Coho is sold chilled, frozen, as steaks, or as fillets. Keep the base product separate from salted or smoked fish.
Nutrition
Coho provides complete protein, omega-3s, B12, and selenium. Its fat level is pleasant for keto: less sauce is needed than with white fish, but gentle cooking still matters.
Coho salmon has essentially no glycemic load as a plain fish: there is no starch or sugar in the flesh. What changes the keto result is the preparation, especially flour, bread crumbs, sweet marinades, sugary glaze, or ready-made sauces served with the fish.
How to Use
Coho works baked, grilled, sous-vide, and in salads.
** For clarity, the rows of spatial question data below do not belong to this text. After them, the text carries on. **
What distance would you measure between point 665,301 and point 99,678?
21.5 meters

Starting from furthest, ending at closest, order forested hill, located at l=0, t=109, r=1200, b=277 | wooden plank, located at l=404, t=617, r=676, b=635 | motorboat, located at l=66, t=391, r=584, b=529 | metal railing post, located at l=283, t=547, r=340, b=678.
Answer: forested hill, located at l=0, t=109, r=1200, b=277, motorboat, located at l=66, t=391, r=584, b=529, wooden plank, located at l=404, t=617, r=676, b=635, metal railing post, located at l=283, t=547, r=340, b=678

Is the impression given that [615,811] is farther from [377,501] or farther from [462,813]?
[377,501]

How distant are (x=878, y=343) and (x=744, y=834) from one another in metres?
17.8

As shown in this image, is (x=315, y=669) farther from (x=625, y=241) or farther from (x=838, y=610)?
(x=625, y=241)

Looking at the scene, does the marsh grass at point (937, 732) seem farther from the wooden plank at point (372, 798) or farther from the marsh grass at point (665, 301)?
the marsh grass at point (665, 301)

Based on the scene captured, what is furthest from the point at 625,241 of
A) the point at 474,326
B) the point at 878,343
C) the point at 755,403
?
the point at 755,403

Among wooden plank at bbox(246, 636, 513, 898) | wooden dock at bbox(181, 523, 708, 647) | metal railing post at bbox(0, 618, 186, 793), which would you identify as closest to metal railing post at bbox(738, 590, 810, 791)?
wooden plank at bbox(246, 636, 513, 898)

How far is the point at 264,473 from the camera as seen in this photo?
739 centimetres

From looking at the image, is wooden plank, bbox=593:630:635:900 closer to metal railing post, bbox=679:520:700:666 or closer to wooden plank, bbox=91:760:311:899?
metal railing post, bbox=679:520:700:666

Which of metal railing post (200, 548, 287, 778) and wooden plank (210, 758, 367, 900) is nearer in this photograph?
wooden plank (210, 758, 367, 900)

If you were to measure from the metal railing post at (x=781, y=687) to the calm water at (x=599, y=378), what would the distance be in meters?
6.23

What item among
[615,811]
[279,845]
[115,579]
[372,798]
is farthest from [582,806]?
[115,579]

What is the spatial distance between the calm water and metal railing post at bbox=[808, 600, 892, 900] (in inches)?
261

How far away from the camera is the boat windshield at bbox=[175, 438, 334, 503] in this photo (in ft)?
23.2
Lemon, dill, sugar-free mustard, butter, and green vegetables suit it better than heavy sweet marinades.
For Coho salmon, weigh the edible part you actually cook or serve: fillet without large bones, trimmed steaks, or the cleaned whole fish portion. Its own fat can carry flavor, but sauces and added fats should still be counted separately when the portion is generous.
How to Choose
When buying Coho salmon, look for clean smell, resilient flesh, natural color, and packaging without excess cloudy liquid. Whole fish should have clear eyes and intact skin; fillets should not be dry at the edges or sticky on the surface.
Storage and Safety
Keep Coho salmon chilled until cooking and thaw frozen pieces slowly in the refrigerator. Cook fish thoroughly when the source is uncertain, avoid repeated thawing, and treat any strong ammonia smell as a reason to discard the product.